The cases I've seen where this is useful are ones where the PKCS#11
provider library provides unified access to multiple types of
slots/tokens, and the application is trying to obtain user credentials
from a user's removable token (smartcard).

If the provider includes access to slots/token types like: software
tokens, TPMs, and removable user tokens, and if any of the tokens
require login even to be able to list public objects[*], then picking a
slot and token carefully becomes critical to providing a user-friendly
experience, and even to avoiding accidental token lockout (which would
be really user-unfriendly).

[*] I know, that would be rather surprising behavior, but there's at
    least one such non-removable token in use, as I recall.

> consider referencing slot/token by its internal slotId to be a very bad
> habit. Nikos has already mentioned that it is "just a meaningless number,
> it is not guaranteed to stay the same across reboots or program restarts",
> "its value is implementation-specific" and I fully agree with him. SlotId
> happens to be unsigned long in cryptoki API but it could also be a handle
> or pointer without changing its meaning. I believe that "slot-description"
> and "slot-manufacturer" along with other token identifying path attributes
> should cover most use cases. But maybe you know some specific use case that
> explicitly requires "slot-id"? Could you please describe it in more detail?

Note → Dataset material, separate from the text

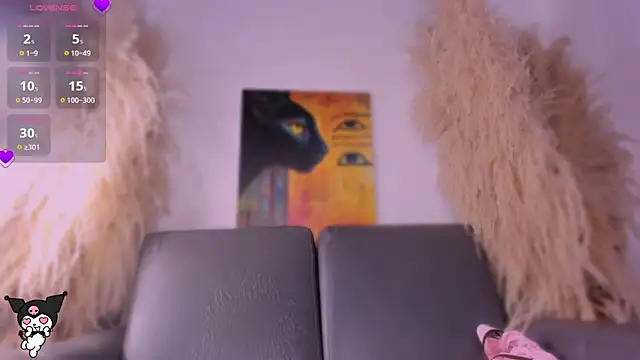 Czat XXX na żywo – samii_halem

I agree that slot IDs are not reliable in general.  But specific
PKCS#11 provider libraries can arrange for them to be reliable.

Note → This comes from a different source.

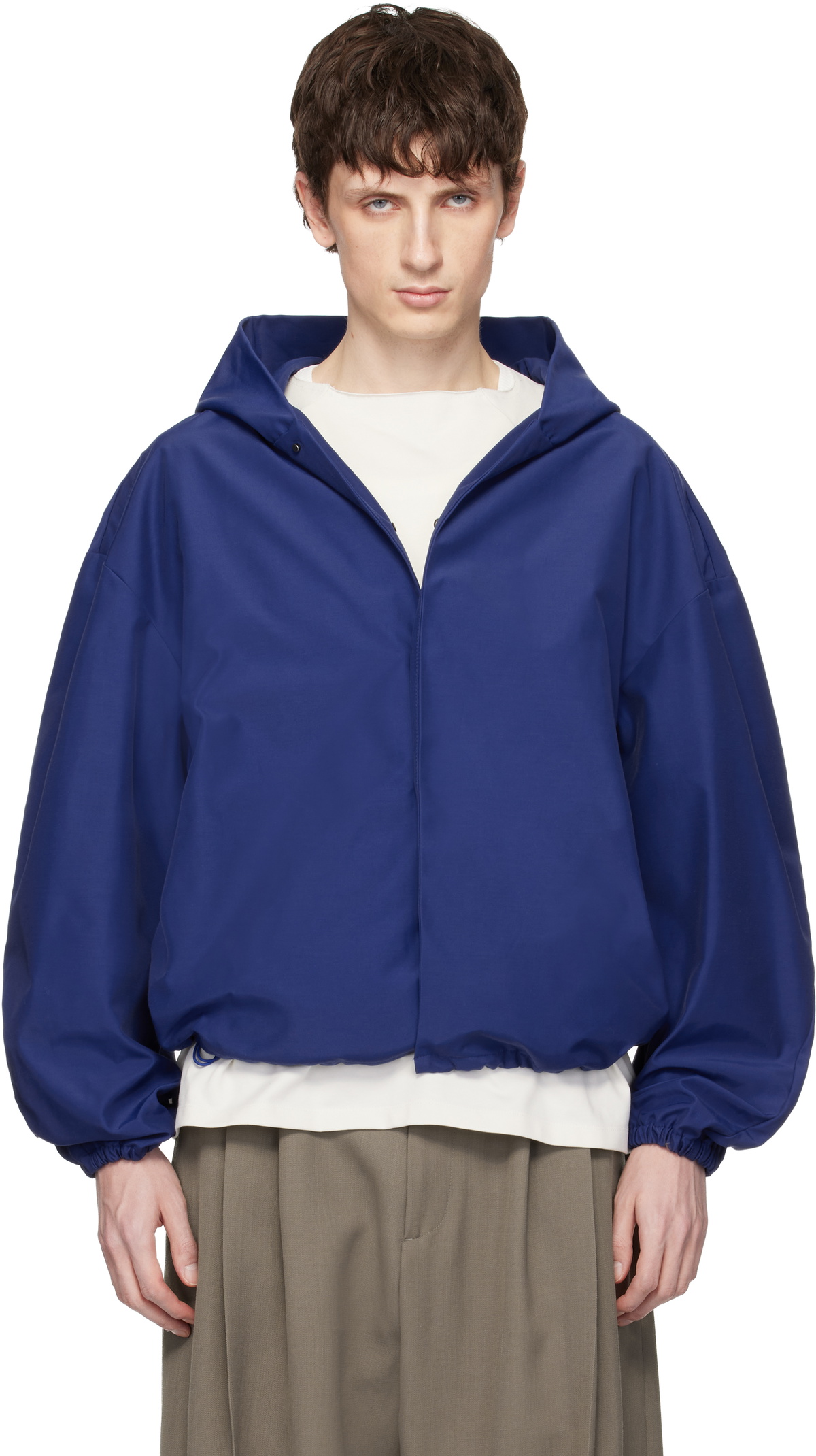 Seventh Blue Orb Shell Jacket Seventh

I think the descriptions of these slot-specific attributes should be
very explicit about their general unreliability, and they should explain
when they can be useful.

> >         given that we already have attrs like "library-manufacturer"
> > it may seem weird to have "token", "manufacturer", "model", and
> > "serial" instead of "token-label", "token-manufacturer",
> > "token-model", and "token-serial".  However, we also have "object" and
> > "type" instead of "object-label" and "object-type" and I think it's
> > good to keep PKCS#11 URIs short and succinct.  In other words, I plan
> > to add the slot attributes above without changing other names.
> > Please let me know if you see any issues with it.
> I'll share my latest experience with you. Few days ago I was writing simple
> encryption application and I have decided to use PKCS#11 URIs to identify
> encryption keys. Then I came to the point where I needed to write down URI
> into the config file and I was stuck. I couldn't remember attribute names
> even though in past I have implemented .NET library for PKCS#11 URI parsing
> and building. Attributes like "token", "type" or "object" seem just
> unnatural to me. I don't know maybe it is because I work with PKCS#11 at
> programming level but I would never refer to the value of "CKA_LABEL"
> attribute with other name than "label". However PKCS#11 URI uses "object"
> attribute for object label. Maybe regular non-developer users find current
> names suitable and easier to understand/remember but in my ideal world I
> would change the attribute names to:

Well, it's a bit late for this sort of change, as there are existing
implementations, and the change is superficial.  Otherwise I'd agree
with you.

> library-description
> library-manufacturer
> library-version
> slot-description
> slot-manufacturer
> token-manufacturer instead of "manufacturer"
> token-model instead of "model"
> token-serial instead of "serial"
> token-label instead of "token"
> object-class instead of "type"
> object-label instead of "object"
> object-id instead of "id"
> I believe these names would be more appropriate for people who are already
> familiar with PKCS#11 and the others would have to learn them anyway. But I
> understand it may be too late for such a big change as there are already
> widely used implementations of current I-D.